The latter victim, 84-year-old Kang Chun Wong, “was targeted as a direct result of de Blasio and Bratton’s ‘Vision Zero’ strategy, with a stated goal of eliminating traffic-related deaths. This is a rebranding of Bratton’s ‘Broken Windows’ policing philosophy that has targeted communities of color for years.”
Calling Bratton “the architect of stop-and-frisk,” public defender and activist Noha Arafa reviewed the NYPD commissioner’s long history of defending and promoting racial profiling, from his first stint in New York under arch-racist Mayor Rudy Giuliani from 1994 to 1996 to his recent heading of the Los Angeles police.
Arafa noted that while there is a widespread public perception that stop-and-frisk has ended, “I continue to represent clients every day who have been stopped and frisked. Nothing has changed.”
Greg Butterfield of the International Action Center addressed de Blasio as a parent. “Like the mayor, I have two biracial Black children, and I am horrified at the prospect of them, their classmates and friends growing up in a city where Bratton is police commissioner.
“The de Blasio administration is trying to paint a picture of Bratton as a reformer and proponent of civil rights,” said Butterfield. “But we know what the name Bratton means: racial profiling, police brutality and murder of our youth.”
Nicholas Heyward’s 13-year-old son Nicholas Jr. was killed by the NYPD when Bratton was commissioner in the mid-1990s. He said that parents and families of NYPD victims would be on the frontlines of the struggle to remove Bratton and “end the humiliation and terrorization of our youth by the police.”
Speakers said that stop-and-frisk is only part of the systematic police terror against the city’s people of color, which includes brutality, impunity for killer cops, sexual assault, criminalization of students in public schools, and spying and infiltration of Muslim communities, which Bratton championed in Los Angeles.
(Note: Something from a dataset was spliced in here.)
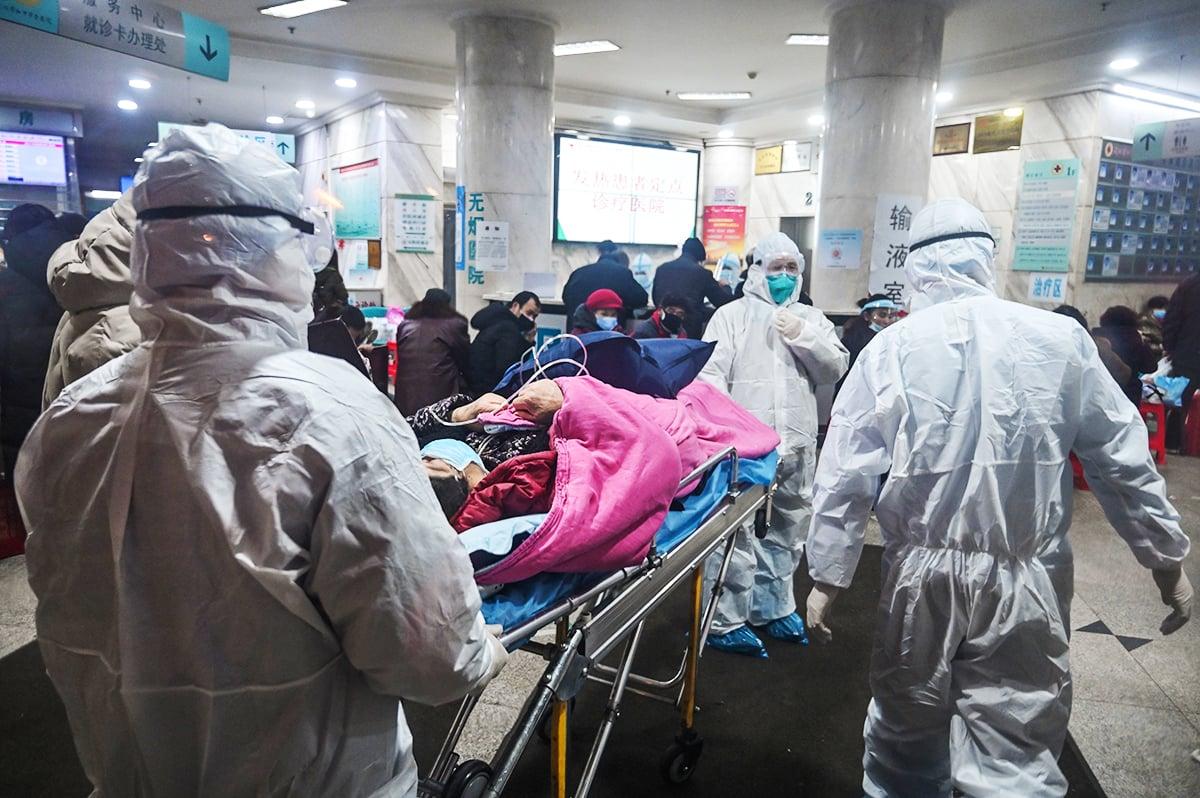 從封城到甩鍋,在中共病毒瘟疫流行期間,中共除了撒謊還是撒謊,不僅對國內撒謊,也對國外撒謊。圖為2020年疫情爆發時武漢一所醫院。(HECTOR RETAMAL/AFP via Getty Images)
City Council member Inez Barron said: “Bratton has blood on his hands. We remember Anthony Baez, Anthony Rosario, Hector Vega and the other innocent young people killed by his NYPD.”
Carl Dix of the October 22nd Coalition said Bratton’s appointment represents the ongoing criminalization of youth, while former Council member Charles Barron added, “Bratton never should have been brought back, and he has got to go.”
When Mayor de Blasio and his entourage rushed past the assembled activists on his way into City Hall, they chanted their message to him loud and clear: “Bratton must go!”